Thursday, Apr. 21, 2005 - 4:23 p.m.

2:59 p.m. Slouched decumbent in the computer lab, the majority of my torso physically situated below the desk top, I'm absurdly relaxed and finding it difficult to concentrate on my ever-looming school assignments with imminent deadlines. As other students bang weightily on surrounding computer keyboards I find it difficult to task. I prefer to undertake staring at the massive unread book on the theory and practice of prevention and care integration anxiously awaiting a broken spine or at the piles of recently printed research findings thirsty for yellow ink from my highlight pen or blog onto the blank Word document originally designated for insightful and new thought on the problematic responsibility for administering AIDS health care, prevention, education and supportive service programs funded by state and federal governments.

3:06 p.m. As usual, most of my time I seem to be lost in a daydream about Chip, new guy I've been dating. Ah Chip. I've never dated a writer. Nope, I've never dated a writer and as my school chum Rolex said, “Let me just say that you don't know what it's like to date a writer until you have dated a writer.” Rolex makes a good point. The other day Rolex made another good point in telling me, “You've got to be strong to live strong.” And the week before told me, “Sponge Bob doesn't wear square pants for no reason.” Sometimes I think I'm the only one who believes that Rolex is a genius.

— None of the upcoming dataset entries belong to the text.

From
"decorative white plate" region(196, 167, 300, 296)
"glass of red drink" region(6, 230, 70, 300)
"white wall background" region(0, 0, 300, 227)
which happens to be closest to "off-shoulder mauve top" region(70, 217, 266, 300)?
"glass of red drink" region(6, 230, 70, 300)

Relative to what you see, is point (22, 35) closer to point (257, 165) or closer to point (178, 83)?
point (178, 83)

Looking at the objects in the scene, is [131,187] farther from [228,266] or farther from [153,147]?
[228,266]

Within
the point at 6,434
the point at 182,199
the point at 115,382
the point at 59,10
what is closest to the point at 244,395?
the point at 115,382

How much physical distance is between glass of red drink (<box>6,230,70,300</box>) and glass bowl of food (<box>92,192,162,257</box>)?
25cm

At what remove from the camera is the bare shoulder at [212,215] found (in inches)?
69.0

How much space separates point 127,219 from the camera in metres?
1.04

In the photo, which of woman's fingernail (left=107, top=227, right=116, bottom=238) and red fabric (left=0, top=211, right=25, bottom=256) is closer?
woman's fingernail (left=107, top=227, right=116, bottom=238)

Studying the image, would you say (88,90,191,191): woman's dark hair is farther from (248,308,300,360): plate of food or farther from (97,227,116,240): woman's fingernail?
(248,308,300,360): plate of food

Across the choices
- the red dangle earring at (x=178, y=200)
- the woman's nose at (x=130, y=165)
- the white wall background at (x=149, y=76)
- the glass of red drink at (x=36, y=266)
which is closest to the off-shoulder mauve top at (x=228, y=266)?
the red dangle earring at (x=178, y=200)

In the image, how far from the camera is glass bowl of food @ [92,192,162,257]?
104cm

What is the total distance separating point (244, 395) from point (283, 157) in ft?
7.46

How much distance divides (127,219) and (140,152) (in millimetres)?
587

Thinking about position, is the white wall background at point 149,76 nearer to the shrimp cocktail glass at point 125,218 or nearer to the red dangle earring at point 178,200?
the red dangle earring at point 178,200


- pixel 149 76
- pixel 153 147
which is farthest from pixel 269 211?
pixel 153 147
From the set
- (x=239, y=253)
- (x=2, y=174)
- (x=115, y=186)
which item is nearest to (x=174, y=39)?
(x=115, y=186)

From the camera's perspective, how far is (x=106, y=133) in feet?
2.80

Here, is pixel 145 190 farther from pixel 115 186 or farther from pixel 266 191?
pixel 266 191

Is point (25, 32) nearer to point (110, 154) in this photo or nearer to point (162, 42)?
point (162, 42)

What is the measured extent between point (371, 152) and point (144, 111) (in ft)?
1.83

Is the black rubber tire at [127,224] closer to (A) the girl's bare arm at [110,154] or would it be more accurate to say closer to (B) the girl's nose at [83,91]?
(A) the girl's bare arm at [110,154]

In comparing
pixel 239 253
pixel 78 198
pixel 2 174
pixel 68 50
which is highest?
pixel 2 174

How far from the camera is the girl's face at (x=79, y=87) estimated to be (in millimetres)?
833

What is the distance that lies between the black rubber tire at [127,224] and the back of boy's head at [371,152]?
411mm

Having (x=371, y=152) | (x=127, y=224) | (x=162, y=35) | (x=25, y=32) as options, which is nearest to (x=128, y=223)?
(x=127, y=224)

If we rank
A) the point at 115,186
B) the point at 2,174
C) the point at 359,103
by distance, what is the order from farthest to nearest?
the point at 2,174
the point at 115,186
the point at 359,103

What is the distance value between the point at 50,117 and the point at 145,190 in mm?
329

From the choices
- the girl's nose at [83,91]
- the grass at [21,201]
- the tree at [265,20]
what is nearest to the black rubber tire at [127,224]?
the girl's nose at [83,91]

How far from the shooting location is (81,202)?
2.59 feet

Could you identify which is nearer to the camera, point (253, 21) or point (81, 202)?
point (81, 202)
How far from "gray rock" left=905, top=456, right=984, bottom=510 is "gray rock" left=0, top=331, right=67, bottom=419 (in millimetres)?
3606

3:10 p.m. When I told Rolex that Chip spends a lot of his time researching and writing about the causal relationship, and fine line, between violence and sex Rolex said, “Well at least the man's got a plan.” Chip's last endeavor, the explaining of pop culture to the fly-over states, hits the bookshelves next week. He himself “hits” Oprah early May while I'm thick into finals. When I found out his appearance date I asked one of my professors if I could take the final early so that I could attend the taping but luck remained not on my side. After recounting the story to Rolex he said, “They make you prove you can move a mountain before those bastards let you drink from the stream.” Genius, right?